The ^{alkyl group represented by R 1} to R ⁷ preferably has 1 to 10 carbon atoms, more preferably 1 to 5 carbon atoms, further preferably 1 to 3 carbon atoms, and particularly preferably 1. The ^{alkyl group represented by R 1} to R ⁷ may be linear or branched, but is preferably linear. The ^{aryl group represented by R 1} to R ⁷ preferably has 6 to 20 carbon atoms, more preferably 6 to 12 carbon atoms, and particularly preferably 6 carbon atoms. R ¹ to R ⁷ are preferably a methyl group or a phenyl group, and more preferably a methyl group.

X ¹ is preferably a group containing a carbinol group or a group containing a polyether chain, and more preferably a group containing a carbinol group. The preferable range of the group containing a carbinol group and the group containing a polyether chain is synonymous with the above-mentioned range.
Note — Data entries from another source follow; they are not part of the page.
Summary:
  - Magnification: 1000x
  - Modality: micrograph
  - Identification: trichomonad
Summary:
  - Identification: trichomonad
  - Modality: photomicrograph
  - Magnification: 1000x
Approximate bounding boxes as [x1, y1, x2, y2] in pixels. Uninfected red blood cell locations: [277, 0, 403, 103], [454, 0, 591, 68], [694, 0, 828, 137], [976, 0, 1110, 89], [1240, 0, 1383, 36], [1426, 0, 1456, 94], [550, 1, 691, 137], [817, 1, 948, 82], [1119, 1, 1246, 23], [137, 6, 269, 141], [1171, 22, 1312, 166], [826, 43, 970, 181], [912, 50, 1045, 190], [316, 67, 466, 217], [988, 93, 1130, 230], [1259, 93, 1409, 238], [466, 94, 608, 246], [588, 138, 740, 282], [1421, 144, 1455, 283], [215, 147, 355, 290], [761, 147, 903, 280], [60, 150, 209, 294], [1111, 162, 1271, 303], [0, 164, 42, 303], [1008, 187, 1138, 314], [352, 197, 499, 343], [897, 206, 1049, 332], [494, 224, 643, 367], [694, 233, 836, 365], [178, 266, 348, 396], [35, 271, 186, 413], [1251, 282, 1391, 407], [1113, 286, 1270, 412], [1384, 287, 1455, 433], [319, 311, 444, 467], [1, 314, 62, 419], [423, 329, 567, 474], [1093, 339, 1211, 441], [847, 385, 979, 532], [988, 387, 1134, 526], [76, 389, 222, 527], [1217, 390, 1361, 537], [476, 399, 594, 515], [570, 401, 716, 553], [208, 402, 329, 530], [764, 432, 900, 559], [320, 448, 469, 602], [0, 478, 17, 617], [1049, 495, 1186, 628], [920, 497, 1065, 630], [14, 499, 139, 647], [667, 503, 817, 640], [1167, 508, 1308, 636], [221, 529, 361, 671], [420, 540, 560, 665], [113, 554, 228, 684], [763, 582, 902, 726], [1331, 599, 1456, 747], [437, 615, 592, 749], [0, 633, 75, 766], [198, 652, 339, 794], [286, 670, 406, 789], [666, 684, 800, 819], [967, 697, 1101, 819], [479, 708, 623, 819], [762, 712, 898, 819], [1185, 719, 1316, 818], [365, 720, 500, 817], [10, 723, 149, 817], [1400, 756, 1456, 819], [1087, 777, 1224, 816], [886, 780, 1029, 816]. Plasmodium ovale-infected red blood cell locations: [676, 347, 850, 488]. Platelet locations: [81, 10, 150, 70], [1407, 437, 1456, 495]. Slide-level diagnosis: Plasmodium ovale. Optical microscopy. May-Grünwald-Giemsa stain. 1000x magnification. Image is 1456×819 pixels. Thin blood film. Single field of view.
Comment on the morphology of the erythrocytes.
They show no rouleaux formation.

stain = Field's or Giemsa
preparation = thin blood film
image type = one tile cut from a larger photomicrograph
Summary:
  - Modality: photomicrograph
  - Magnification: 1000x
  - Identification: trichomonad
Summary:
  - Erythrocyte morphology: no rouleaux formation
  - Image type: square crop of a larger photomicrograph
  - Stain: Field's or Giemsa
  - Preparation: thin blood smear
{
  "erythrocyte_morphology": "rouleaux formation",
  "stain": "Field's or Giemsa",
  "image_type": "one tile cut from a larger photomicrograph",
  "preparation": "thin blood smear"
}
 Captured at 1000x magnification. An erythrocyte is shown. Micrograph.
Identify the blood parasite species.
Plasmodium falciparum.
In the formula (Si-2), R ¹¹ to R ¹⁶ independently represent an alkyl group or an aryl group, respectively.
X ¹¹ and X ¹² are independent groups containing a functional group selected from an amino group, an epoxy group, an alicyclic epoxy group, a carbinol group, a mercapto group, a carboxyl group, a fatty acid ester group and a fatty acid amide group, or a group containing a functional group. Represents a group containing a polyether chain
m11 represents a number from 2 to 200.

R ¹¹ to R ¹⁶ of the formula (Si-2) are ^{synonymous with R 1} to R ⁷ of the formula (Si-1), and the preferable range is also the same. X ¹¹ and X ¹² of the formula (Si-2) are ^{synonymous with X 1} of the formula (Si-1), and the preferable range is also the same.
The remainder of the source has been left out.